La Giunta regionale del Lazio ha approvato la Proposta di legge regionale sul “Riordino di enti dipendenti e società regionali operanti nel settore della mobilità e dei trasporti”. La proposta prevede l’accorpamento di Aremol, Astral e Cotral Patrimonio in un’unica società, con funzioni di pianificazione e programmazione del sistema dei trasporti e della mobilità in maniera unitaria sia per l’area metropolitana sia per quella regionale. Da 3 a 1 società quindi, con una diminuzione netta degli organi societari e con un risparmio rilevante. Solo per fare un esempio: Aremol contava un Cda di 5 membri (per 10 unità di personale complessive, con costo di funzionamento degli organi societari di circa 600mila euro).

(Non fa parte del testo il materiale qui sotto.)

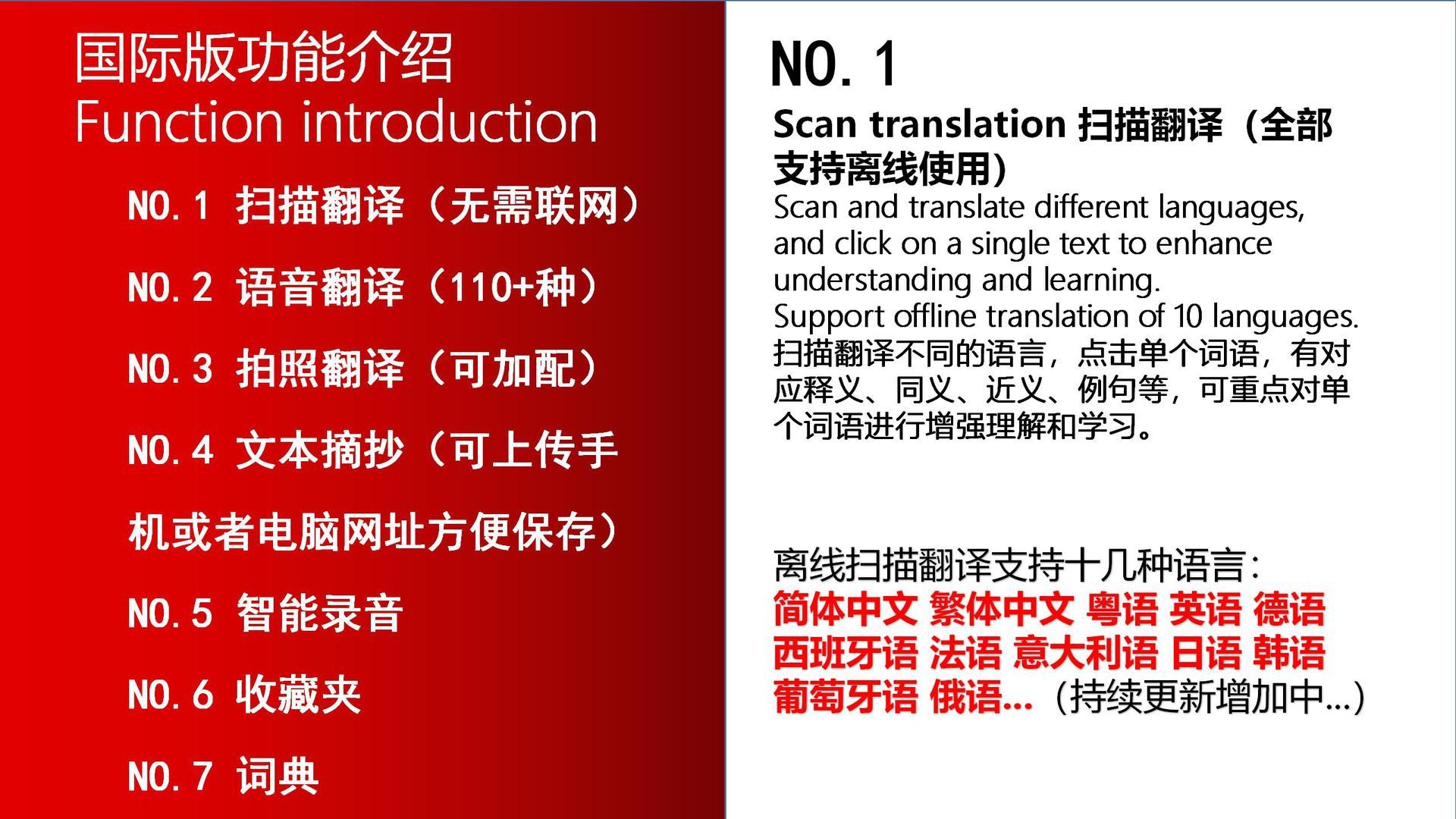 国际版功能介绍
Function introduction

NO.1 扫描翻译（无需联网）

NO.2 语音翻译（110+种）

NO.3 拍照翻译（可加配）

NO.4 文本摘抄（可上传手机或者电脑网址方便保存）

NO.5 智能录音

NO.6 收藏夹

NO.7 词典

NO.1

Scan translation 扫描翻译（全部支持离线使用）

Scan and translate different languages, and click on a single text to enhance understanding and learning.
Support offline translation of 10 languages.
扫描翻译不同的语言，点击单个词语，有对应释义、同义、近义、例句等，可重点对单个词语进行增强理解和学习。

离线扫描翻译支持十几种语言：
简体中文 繁体中文 粤语 英语 德语 西班牙语 法语 意大利语 日语 韩语 葡萄牙语 俄语...（持续更新增加中...）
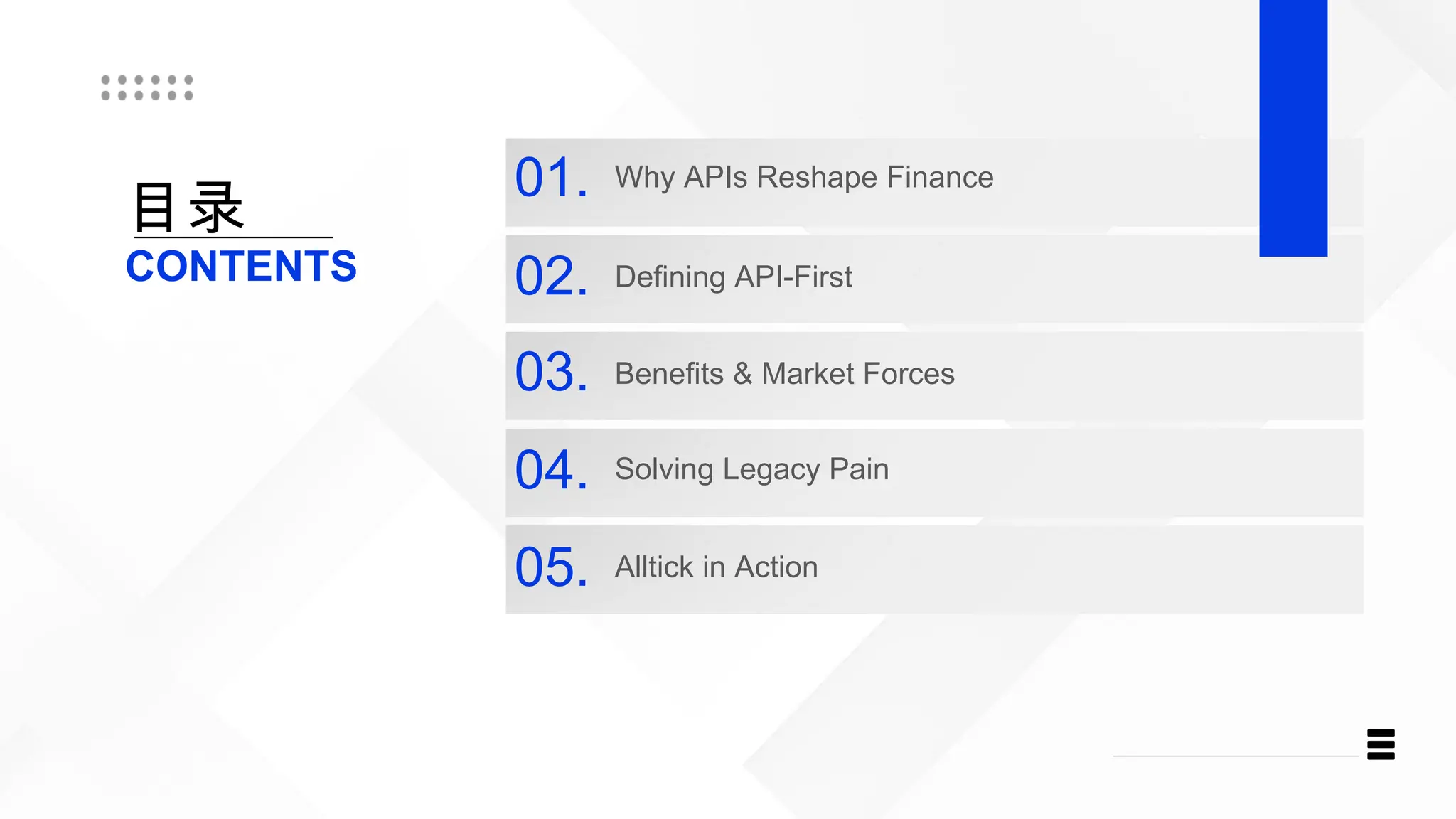 目录
CONTENTS

01. Why APIs Reshape Finance

02. Defining API-First

03. Benefits & Market Forces

04. Solving Legacy Pain

05. Alltick in Action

Nello specifico, il nuovo assetto prevede: la soppressione di Aremol con il trasferimento delle sue funzioni e attività in ASTRAL; la Regione Lazio diventa azionista unico di COTRAL Patrimonio acquistando dagli azionisti di minoranza (Province di Roma, Viterbo e Rieti) le loro quote; il ramo di azienda di COTRAL Patrimonio strettamente funzionale al servizio di trasporto pubblico locale, inclusi immobili, impianti e flotta bus, è trasferito in COTRAL; le attività residue di COTRAL Patrimonio sono trasferite in ASTRAL; con la riunificazione patrimoniale in COTRAL di immobili e flotta vengono superate le criticità sorte dopo la scissione del 2008, le conflittualità sui contratti tra COTRAL e COTRAL Patrimonio e le problematiche sui relativi flussi finanziari.
La nuova società unica del Trasporto si occuperà di: programmazione dei servizi di TPL, mobilità e infrastrutture; pianificazione dei servizi e delle opere infrastrutturali; gestione e valorizzazione del patrimonio stradale e immobiliare. Grazie alla semplificazione amministrativa e ai risparmi sugli organi di controllo e sulle sedi la regione stima un risparmio di 3 milioni di euro l’anno.